My dissertation research attempts to trace the impact of the political and intellectual work of the Think Tank and the ways in which their ideas and frameworks continue to circulate today – within and beyond prisons. Their accomplishments are numerous, yet they are best known as the architects of what became known as “The Seven Neighborhood Study” in the early 1990s. The study, which analyzed demographic data and offered public policy solutions was ahead of its time. It is often cited for clearly demonstrating that at the time 75% of the state’s prisoners came from just seven neighborhoods in New York City. Larry and Eddie wrote this study together and the Think Tank distributed it to their wide network of connections on the inside and on the outside.

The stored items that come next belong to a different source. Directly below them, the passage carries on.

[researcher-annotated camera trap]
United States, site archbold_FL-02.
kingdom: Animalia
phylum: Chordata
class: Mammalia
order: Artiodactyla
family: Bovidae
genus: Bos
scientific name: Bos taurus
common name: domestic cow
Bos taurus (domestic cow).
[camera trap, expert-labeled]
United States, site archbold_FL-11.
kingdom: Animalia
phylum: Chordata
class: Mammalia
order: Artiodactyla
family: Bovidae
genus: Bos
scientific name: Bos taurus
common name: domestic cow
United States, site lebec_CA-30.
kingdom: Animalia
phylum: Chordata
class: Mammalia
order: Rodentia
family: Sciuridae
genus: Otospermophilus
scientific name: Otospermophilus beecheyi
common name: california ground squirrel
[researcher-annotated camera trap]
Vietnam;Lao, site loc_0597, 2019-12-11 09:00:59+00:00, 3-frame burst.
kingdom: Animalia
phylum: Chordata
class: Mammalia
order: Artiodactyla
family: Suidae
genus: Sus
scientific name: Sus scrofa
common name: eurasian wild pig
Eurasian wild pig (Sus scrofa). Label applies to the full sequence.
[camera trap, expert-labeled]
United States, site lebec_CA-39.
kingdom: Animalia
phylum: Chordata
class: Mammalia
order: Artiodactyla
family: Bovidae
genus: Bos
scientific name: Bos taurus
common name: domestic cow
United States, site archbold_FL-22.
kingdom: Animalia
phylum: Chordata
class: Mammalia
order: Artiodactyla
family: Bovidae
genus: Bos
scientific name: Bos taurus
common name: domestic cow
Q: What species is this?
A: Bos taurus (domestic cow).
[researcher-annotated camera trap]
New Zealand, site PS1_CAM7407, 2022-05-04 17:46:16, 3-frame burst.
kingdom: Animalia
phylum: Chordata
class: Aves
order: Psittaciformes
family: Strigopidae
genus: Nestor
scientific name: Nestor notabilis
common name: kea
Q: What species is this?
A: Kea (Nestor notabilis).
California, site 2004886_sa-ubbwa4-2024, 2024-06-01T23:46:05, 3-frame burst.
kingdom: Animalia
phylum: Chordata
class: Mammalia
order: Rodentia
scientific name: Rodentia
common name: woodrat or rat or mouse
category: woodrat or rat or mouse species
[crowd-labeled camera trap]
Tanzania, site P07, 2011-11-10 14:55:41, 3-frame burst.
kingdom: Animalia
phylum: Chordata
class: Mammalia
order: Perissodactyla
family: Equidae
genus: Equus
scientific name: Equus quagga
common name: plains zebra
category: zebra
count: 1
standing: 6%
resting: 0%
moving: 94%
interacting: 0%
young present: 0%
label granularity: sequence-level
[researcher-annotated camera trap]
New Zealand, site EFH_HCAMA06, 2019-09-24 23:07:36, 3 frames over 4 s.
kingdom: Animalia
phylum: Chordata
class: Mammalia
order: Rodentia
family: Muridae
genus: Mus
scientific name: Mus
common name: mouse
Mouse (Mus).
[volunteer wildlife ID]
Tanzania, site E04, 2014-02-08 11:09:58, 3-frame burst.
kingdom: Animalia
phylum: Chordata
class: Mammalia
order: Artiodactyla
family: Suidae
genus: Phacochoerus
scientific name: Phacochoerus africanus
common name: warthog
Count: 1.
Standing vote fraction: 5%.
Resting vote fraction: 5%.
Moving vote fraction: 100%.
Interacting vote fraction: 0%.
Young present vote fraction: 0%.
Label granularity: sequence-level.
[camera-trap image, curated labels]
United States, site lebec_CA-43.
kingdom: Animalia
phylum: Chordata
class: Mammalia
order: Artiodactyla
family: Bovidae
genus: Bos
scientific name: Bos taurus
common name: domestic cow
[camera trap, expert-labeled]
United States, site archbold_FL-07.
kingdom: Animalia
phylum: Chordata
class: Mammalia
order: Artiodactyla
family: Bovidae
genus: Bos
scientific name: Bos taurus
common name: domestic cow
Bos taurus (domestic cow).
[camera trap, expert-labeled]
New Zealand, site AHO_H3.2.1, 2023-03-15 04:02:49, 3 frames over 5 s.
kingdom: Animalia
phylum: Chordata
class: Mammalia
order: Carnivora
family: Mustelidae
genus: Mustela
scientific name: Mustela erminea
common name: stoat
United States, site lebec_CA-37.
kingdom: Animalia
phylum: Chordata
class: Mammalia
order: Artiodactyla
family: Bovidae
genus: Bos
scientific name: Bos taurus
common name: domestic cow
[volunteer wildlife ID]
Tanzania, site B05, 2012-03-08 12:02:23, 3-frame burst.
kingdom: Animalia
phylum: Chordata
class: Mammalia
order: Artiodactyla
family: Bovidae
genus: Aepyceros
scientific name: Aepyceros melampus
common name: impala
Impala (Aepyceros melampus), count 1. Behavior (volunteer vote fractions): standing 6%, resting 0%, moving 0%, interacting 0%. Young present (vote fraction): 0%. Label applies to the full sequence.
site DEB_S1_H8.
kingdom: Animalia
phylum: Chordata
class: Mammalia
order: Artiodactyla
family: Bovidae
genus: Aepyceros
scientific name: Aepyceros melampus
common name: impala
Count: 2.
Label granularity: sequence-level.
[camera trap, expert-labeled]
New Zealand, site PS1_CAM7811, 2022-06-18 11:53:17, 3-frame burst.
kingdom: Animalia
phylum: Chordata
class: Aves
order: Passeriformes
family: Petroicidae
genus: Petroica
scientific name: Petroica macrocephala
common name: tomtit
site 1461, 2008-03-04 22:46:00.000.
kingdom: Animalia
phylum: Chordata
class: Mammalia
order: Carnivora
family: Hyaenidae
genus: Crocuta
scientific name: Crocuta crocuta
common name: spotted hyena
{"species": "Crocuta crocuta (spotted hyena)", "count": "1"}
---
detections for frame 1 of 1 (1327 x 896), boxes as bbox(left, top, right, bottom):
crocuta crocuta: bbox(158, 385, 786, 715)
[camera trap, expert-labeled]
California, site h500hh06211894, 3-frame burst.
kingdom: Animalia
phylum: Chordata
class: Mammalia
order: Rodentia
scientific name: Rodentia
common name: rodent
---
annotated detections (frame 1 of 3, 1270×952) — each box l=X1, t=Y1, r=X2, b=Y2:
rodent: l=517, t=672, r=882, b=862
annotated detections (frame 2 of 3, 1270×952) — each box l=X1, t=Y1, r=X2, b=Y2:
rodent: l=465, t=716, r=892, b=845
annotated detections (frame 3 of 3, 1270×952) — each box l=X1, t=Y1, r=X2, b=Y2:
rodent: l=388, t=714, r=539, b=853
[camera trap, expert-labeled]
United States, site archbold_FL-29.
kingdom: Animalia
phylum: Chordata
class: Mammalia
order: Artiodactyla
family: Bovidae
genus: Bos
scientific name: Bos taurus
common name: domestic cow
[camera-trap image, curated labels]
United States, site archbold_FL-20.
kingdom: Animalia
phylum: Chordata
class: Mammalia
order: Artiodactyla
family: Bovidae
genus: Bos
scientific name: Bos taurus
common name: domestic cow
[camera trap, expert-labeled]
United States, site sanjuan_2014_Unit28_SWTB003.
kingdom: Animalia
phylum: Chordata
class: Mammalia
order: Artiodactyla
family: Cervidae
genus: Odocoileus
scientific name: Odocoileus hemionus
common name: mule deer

Upon his release from prison in 1992, the New York Times wrote a story on the study which helped to elevate Eddie’s profile in criminal justice spheres. Although “free,” he continued to work on prison issues, helping to establish organizations such as the Community Justice Center, The Prison Moratorium Project, The Center for NuLeadership on Urban Solutions, and the radio Program, On The Count: The Prison and Criminal Justice Report.
In one of my interviews with Eddie I asked him why he kept working so hard despite his ailing health. He said:
We have a warrior mentality and warriors never put their shields down.
I remember being struck by how he referred to himself using the collective pronoun, “we.” I also asked him about Human Justice, the theoretical framework he had been developing right up until his passing. I wanted to know what he hoped it would accomplish. He said:
Our primary objective has to be to dismantle the criminal punishment system, but to achieve that we have to engage in some intermediate steps, most of which are reformist. For instance, we need to remove all of the people who could be somewhere else, such as the mentally ill, the elderly, the infirmed, or people who have substance abuse issues. These populations may represent 40 or 50 percent of the total system. As we begin to extricate them, we shrink the system. Right now the Prison Industrial Complex is so massive that it’s almost beyond our imagination. But if we shrink it, not only in terms of the number of people who are captive within it, but also in terms of the money that’s being spent as a consequence of it, we begin to make it more manageable. So I think that in terms of activism, that has to be our long-term strategy.
Eddie was an indefatigable agent of radical social transformation whose commitment to building institutions, exchanging knowledge, and redefining the “common sense” terms of a given debate will ensure that his countless descendants have the necessary tools and resources to carry on the struggle.
Orisanmi Burton is a Doctoral Student in the Department of Anthropology at UNC Chapel Hill.